Lab test results make patient frontal lobes do cartwheels. There are easy ways to reimagine test results. For instance, some EHRs provide more artful representations of health information that patients can more productively absorb.
But what if a small practice’s EHR doesn’t have that capacity? Quest Diagnostics and LabCorp probably aren’t making changes any time soon, and both companies target doctors and insurance companies. Practices must do the patient targeting.
Most practices can’t afford a freelance graphic designer, but physicians can collaborate with staff members to rewrite test results, and use certain template phrases to personalize results for patients in the practice.
Furthermore, physicians shouldn’t be afraid to experiment with color in personal health data collateral. We know it’s a crazy notion, but people tend to correlate data with hues!
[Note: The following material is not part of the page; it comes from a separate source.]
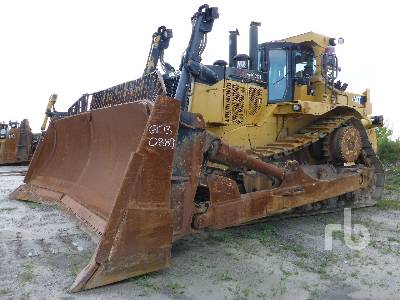 2011 CATERPILLAR D11T PARTS ONLY Crawler Tractor Parts/Stationary Construction-Other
Some patients may not be acquainted with the kinds of questions they should be asking, so physicians should be prepared to educate them. Patients should be provided with the questions they need to be asking to engage in their personal health.
May I have test results and any other pertinent personal health information? This is the most basic question a patient should be asking to engage in his or her personal health.
What does this health information mean? Doctors should sift through tests and explain results to patients. This may result in a longer visit momentarily, but will ultimately save time by leading to savvier patients.
What options do I have? Physicians should give patients various options towards bettering or maintaining their health, including routes with negative repercussions.
What’s next? This is where physicians give patients their options towards adopting better care.
Physicians should act as stewards, guiding patients who are willing to engage with their personal health. It’s irresponsible to not perform a little patient handholding here. Below are examples of questions physicians should ask patients to help gain a clearer picture of their overall health.
What are you eating? What is your diet like?
What efforts are you making towards caring for your health?
What are your risk factors for disease? What aspects of your lifestyle perpetuate these risks?
What have you been tested for? What do you need to be tested for?
Then, physicians should map these answers out and present them to patients, helping them gain a better understanding of their personal health information from diagnosis to treatment and prevention. While these questions may make sense to healthcare providers, this represents a total redesign of personal health information to patients who are willing to engage.
Patients are educated and capable enough of understanding personal health data, but it must be presented in a form they can engage with. It’s essential to give patients the opportunity to act and end compliance- and fear-based care.
What do you do to engage patients at your practice?